To do
Copy the stretch of the fishing thread from "## Flounder9.75 (Sep" through "enough or not.", swapping "wind" for "storm".
— start Document text —
# Another night on the water



## Cosson-Gigs (Dec 12, 2012)

looked all night for flounder finding nothing, get the mullet net up and while taking the net in we drift to the shore finding this one flounder laying on a rock


----------



## bamafan611 (Mar 1, 2010)

Dang Jim, I had closed shop for this year , but got me wanting to go. Nice mess


----------



## cobe killer (Apr 13, 2008)

wow! what a variety on eats!


----------



## Faithnfishin (Dec 5, 2010)

Awesome, can't believe all the blue crabs!! Good job, got me excited to go also.


----------



## Night Wing (May 16, 2011)

A nice mixed bag catch for a gigging trip. :thumbsup:


----------



## Flounder9.75 (Sep 28, 2007)

I was thinking about going and looking for a few Goats but that wind last week kind of trashed up the lower end of the bay over here and I'm not sure if it's cleared up enough or not. 
So I might just have to go look for some nasty ole speckled trout.


----------



## RippinLips14 (Aug 10, 2014)

Jim were those goats out in the bay or around the pass? Nice mess of feesh


----------



## Russian (Jan 13, 2009)

Dang Jim I knew you got some fish but didn't realize it was a mixed bag like that! Pretty good mix of fish!


----------



## Cosson-Gigs (Dec 12, 2012)

RippinLips14 said:


> Jim were those goats out in the bay or around the pass? Nice mess of feesh


Killed them along rock seawalls, lost a few cuz I took care not to bang my gig against the rocks, kinda just eased the gig close and just pushed it in them, didn't want to slam my gig all night in rocks just for a few sheeps, ant much meat on them tangs


----------



## wirenut (Sep 30, 2007)

Nice mess o fish there


----------
— end Document text —
— start Supplied data —
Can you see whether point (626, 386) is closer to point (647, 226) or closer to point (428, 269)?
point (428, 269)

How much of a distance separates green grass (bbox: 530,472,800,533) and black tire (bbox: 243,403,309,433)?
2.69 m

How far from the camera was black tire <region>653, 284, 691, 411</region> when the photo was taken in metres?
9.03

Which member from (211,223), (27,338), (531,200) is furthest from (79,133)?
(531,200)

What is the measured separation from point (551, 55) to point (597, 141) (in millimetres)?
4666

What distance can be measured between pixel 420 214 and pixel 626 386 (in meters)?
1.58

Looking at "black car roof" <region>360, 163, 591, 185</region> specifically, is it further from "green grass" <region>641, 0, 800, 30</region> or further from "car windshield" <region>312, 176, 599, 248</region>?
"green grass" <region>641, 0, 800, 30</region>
— end Supplied data —
Result
## Flounder9.75 (Sep 28, 2007)

I was thinking about going and looking for a few Goats but that storm last week kind of trashed up the lower end of the bay over here and I'm not sure if it's cleared up enough or not.